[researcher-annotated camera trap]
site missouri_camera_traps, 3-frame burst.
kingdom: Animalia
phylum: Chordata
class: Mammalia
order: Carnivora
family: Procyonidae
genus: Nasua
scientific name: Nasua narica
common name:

________________________

__Problem details__. Return every line above exactly.

__Response to this task__.
[researcher-annotated camera trap]
site missouri_camera_traps, 3-frame burst.
kingdom: Animalia
phylum: Chordata
class: Mammalia
order: Carnivora
family: Procyonidae
genus: Nasua
scientific name: Nasua narica
common name:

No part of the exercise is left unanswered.